>> START Data supplied
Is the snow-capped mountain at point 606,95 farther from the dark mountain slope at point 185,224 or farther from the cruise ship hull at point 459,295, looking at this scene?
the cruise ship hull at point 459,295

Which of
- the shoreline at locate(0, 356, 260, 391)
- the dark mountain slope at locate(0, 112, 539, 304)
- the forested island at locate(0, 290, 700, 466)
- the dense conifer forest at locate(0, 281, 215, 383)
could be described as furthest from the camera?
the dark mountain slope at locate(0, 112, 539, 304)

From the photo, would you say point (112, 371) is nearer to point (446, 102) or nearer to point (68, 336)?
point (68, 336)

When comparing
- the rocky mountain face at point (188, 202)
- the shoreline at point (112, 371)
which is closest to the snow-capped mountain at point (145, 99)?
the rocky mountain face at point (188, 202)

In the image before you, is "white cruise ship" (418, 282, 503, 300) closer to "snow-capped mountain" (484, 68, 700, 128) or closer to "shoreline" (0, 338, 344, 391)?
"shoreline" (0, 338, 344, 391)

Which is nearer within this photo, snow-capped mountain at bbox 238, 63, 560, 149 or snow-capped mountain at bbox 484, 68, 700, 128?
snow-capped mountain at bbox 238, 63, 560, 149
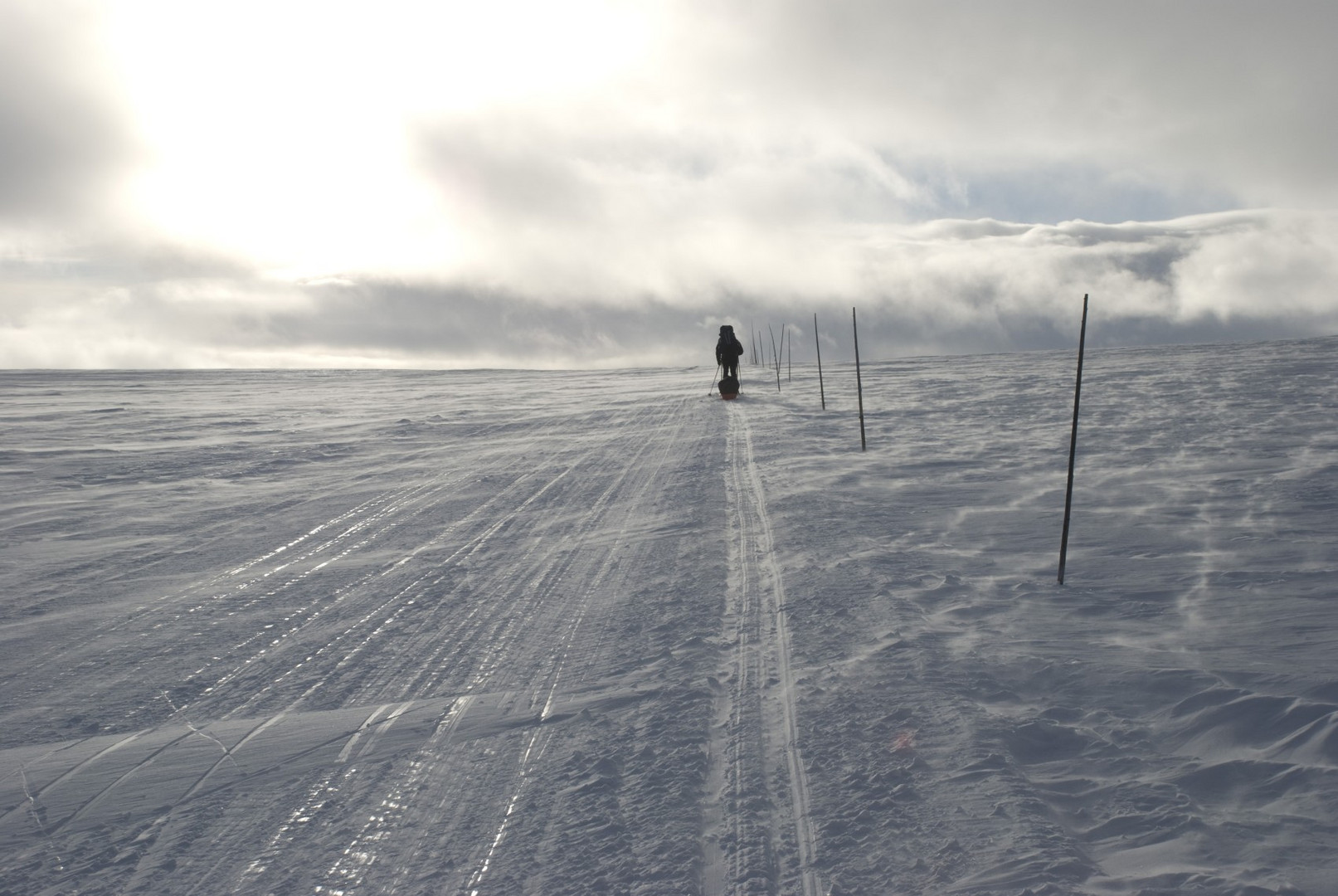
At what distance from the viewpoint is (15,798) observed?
>> END Data supplied
Aim of the exercise: Convert every line of the material above into a JSON list of strings, one string per line, with blank lines left out. Omit the picture entries from the list.

Response:
[
  "Is the snow-capped mountain at point 606,95 farther from the dark mountain slope at point 185,224 or farther from the cruise ship hull at point 459,295, looking at this scene?",
  "the cruise ship hull at point 459,295",
  "Which of",
  "- the shoreline at locate(0, 356, 260, 391)",
  "- the dark mountain slope at locate(0, 112, 539, 304)",
  "- the forested island at locate(0, 290, 700, 466)",
  "- the dense conifer forest at locate(0, 281, 215, 383)",
  "could be described as furthest from the camera?",
  "the dark mountain slope at locate(0, 112, 539, 304)",
  "From the photo, would you say point (112, 371) is nearer to point (446, 102) or nearer to point (68, 336)?",
  "point (68, 336)",
  "When comparing",
  "- the rocky mountain face at point (188, 202)",
  "- the shoreline at point (112, 371)",
  "which is closest to the snow-capped mountain at point (145, 99)?",
  "the rocky mountain face at point (188, 202)",
  "In the image before you, is \"white cruise ship\" (418, 282, 503, 300) closer to \"snow-capped mountain\" (484, 68, 700, 128) or closer to \"shoreline\" (0, 338, 344, 391)?",
  "\"shoreline\" (0, 338, 344, 391)",
  "Which is nearer within this photo, snow-capped mountain at bbox 238, 63, 560, 149 or snow-capped mountain at bbox 484, 68, 700, 128?",
  "snow-capped mountain at bbox 238, 63, 560, 149",
  "At what distance from the viewpoint is (15,798) observed?"
]